Big data Flink Transformation

1. Official website API list

https://ci.apache.org/projects/flink/flink-docs-release-1.12/dev/stream/operators/

Overall, operations on streaming data can be divided into four categories.
The first type is the operation for a single record, such as filtering out unqualified records (Filter operation), or making a conversion for each record (Map operation)
The second type is the operation of multiple records. For example, to count the total trading volume of orders within an hour, you need to add the trading volume of all order records within an hour. In order to support this type of operation, you have to associate the required records through Window for processing
The third type is to operate on multiple streams and convert them into a single stream. For example, multiple flows can be combined through operations such as Union, Join, or Connect.

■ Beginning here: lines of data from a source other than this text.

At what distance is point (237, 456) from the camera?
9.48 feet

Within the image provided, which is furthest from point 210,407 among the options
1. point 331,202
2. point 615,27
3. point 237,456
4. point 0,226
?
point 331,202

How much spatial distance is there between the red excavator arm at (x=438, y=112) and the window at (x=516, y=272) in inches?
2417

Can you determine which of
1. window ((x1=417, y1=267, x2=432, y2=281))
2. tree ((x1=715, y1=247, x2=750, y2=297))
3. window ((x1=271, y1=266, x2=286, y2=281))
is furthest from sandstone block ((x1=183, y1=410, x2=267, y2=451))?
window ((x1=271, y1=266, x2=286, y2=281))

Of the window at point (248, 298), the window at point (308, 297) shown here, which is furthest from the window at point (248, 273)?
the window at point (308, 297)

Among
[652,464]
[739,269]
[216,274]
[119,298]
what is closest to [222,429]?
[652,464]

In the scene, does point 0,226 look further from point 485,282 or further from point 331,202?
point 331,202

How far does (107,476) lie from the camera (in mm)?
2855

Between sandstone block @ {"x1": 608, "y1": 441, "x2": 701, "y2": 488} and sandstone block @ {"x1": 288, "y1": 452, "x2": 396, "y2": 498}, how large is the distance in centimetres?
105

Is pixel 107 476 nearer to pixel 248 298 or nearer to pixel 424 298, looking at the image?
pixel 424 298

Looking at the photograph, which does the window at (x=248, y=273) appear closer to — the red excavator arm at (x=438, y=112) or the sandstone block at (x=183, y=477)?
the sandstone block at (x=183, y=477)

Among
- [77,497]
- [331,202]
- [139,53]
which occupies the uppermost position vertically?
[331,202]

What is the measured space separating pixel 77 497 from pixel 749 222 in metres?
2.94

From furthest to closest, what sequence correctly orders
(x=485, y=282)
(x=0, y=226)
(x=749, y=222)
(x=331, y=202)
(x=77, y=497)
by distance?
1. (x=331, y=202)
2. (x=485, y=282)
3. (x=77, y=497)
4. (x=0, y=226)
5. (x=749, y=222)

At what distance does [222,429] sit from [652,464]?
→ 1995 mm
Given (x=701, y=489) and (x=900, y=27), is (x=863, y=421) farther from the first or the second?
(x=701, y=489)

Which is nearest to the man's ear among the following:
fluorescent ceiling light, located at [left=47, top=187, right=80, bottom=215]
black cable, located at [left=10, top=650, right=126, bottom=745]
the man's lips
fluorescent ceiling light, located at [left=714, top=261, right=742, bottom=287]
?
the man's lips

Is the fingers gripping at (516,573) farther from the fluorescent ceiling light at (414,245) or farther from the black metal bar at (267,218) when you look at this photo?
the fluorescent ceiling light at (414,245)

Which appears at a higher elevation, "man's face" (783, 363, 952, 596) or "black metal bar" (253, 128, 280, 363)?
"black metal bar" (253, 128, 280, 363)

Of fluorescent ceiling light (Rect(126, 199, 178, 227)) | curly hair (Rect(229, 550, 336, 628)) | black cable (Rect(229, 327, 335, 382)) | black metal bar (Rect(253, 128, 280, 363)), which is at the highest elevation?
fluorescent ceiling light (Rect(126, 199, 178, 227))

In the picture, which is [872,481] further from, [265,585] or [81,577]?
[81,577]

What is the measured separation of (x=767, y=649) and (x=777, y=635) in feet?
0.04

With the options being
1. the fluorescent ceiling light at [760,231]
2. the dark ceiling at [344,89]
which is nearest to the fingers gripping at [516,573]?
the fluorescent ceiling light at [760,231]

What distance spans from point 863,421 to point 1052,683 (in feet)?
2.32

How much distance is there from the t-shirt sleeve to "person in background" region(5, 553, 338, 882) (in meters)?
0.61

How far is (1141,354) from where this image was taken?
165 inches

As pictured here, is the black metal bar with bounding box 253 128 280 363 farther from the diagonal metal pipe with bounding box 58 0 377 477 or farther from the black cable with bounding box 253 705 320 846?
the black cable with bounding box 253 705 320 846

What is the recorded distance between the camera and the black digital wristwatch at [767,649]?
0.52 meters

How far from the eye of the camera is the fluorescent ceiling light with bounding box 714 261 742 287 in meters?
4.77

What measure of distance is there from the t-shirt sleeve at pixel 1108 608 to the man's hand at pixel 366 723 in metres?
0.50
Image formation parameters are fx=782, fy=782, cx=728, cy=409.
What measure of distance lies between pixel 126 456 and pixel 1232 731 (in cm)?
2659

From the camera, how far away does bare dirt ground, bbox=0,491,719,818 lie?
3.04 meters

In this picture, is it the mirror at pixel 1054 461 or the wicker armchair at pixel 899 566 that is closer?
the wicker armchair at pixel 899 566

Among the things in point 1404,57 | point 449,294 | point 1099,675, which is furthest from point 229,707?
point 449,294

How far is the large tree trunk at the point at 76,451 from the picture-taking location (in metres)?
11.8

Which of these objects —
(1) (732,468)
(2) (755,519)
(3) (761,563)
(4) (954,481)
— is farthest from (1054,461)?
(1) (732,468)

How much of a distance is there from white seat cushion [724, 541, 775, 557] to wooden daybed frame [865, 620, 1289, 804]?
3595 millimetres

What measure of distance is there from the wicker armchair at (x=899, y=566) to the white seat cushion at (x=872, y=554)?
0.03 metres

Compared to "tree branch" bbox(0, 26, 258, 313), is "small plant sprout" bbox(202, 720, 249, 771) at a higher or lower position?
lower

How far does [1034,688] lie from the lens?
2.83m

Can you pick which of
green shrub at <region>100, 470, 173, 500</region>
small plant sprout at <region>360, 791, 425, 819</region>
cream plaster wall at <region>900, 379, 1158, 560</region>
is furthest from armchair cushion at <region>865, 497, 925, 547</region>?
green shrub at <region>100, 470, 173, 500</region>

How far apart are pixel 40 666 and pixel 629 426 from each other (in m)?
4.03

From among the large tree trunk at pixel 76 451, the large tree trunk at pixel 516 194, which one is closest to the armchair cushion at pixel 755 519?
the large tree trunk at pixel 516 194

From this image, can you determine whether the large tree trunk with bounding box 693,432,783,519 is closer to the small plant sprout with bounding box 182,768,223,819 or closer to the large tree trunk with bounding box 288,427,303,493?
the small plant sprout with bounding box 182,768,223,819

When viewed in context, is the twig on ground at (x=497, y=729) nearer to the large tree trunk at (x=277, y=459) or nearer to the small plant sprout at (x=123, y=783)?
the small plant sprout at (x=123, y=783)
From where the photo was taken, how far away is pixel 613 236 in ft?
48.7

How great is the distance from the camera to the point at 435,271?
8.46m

The merging logic of these operations is different, but they will eventually produce a new unified flow, so that some cross flow operations can be carried out.
Finally, DataStream also supports split operations symmetrical to merge, that is, splitting a stream into multiple streams according to certain rules
(Split operation), each stream is a subset of the previous stream, so we can deal with different streams differently.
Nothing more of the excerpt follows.